Les Normands instaurent ensuite une politique de tolérance religieuse, permettant aux populations musulmanes et juives de coexister avec les chrétiens. Cette conquête progressive servit de base à l’établissement de la dynastie normande, illustra la stratégie normande mêlant alliances, négociations et campagnes militaires, et prépara la fondation du Royaume de Sicile.

Le règne normand

Le règne normand fut ainsi marqué par la cohabitation des diverses ethnies et fois religieuses, où arabes, byzantins, grecs et italiens furent invités à demeurer.
Sous Roger II, l’arabe fut utilisé comme langue administrative et scientifique, et la cour palermitaine devint un centre intellectuel fréquenté par savants et artistes venus d’horizons divers.

En Sicile, les normands fondèrent leur très recherché « Royaume du Soleil » : en 1130 Roger II se couronna de Roi de Sicile.
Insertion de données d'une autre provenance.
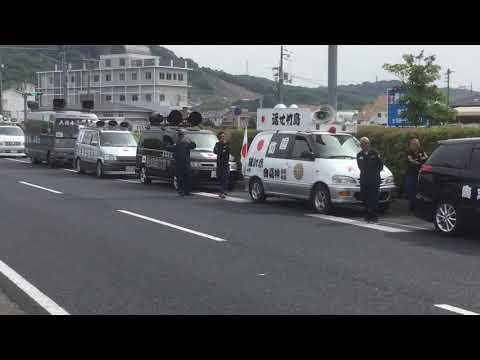 祖国再生民族派団体有志一同による街宣活動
Son royaume était une sorte d’état fédéral avec un premier parlement créé en 1129. Il établit une cour, où il faisait travailler des scientifiques arabes, comme le géographe Al‑Idrisi qui réalisa la mappemonde Tabula Rogeriana (1154) qui synthétisait le savoir cartographique de l’époque, une des cartes les plus précises du XIIᵉ siècle et un témoignage majeur du rayonnement intellectuel de la cour sicilienne.

Vue d'artiste : Palerme à l'époque des normandsDans son livre dédié au roi Roger, Al‑Idrisi nous a laissé un témoignage de l’époque, rédigé en arabe et soulignant la richesse culturelle et économique de la Sicile normande, qualifiée par certains de « perle du monde » au XIIᵉ siècle.

Les édifices les plus importants de la ville sont toujours debout aujourd’hui, comme l’église de la Martorana ou la Chapelle Palatine (1132-40) du Palais des Normands chef‑d’œuvre de synthèse arabo‑byzantine‑normande, mêlant mosaïques dorées, arcs fatimides et inscriptions en latin, grec et arabe.

Après les deux Roger, se succédèrent Guillaume Ier (dit le Mauvais) et Guillaume II (dit le Bon), qui résistèrent à l’empereur Frédéric Barberousse, décidé à anéantir le Royaume Normands de Sicile.
Guillaume Ier poursuivit la politique de construction de pavillons aristocratiques et de résidences comme la Zisa, tandis que Guillaume II acheva la cathédrale de Monreale en 1182, un autre joyau de l’art arabo‑normand. Sous le règne de ce dernier, Palerme connut une autre période intense de prospérité et d’échanges culturels, attestée par des récits de voyageurs comme Ibn Jubayr.

La lignée du roi Roger s’éteint en 1189 avec la mort de Guillaume II. Avec l’extinction de la dynastie normande, le royaume fut progressivement intégré à l’Empire germanique sous Frédéric II de Hohenstaufen, marquant la fin de l’âge d’or arabo‑normand et le début d’une nouvelle phase politique.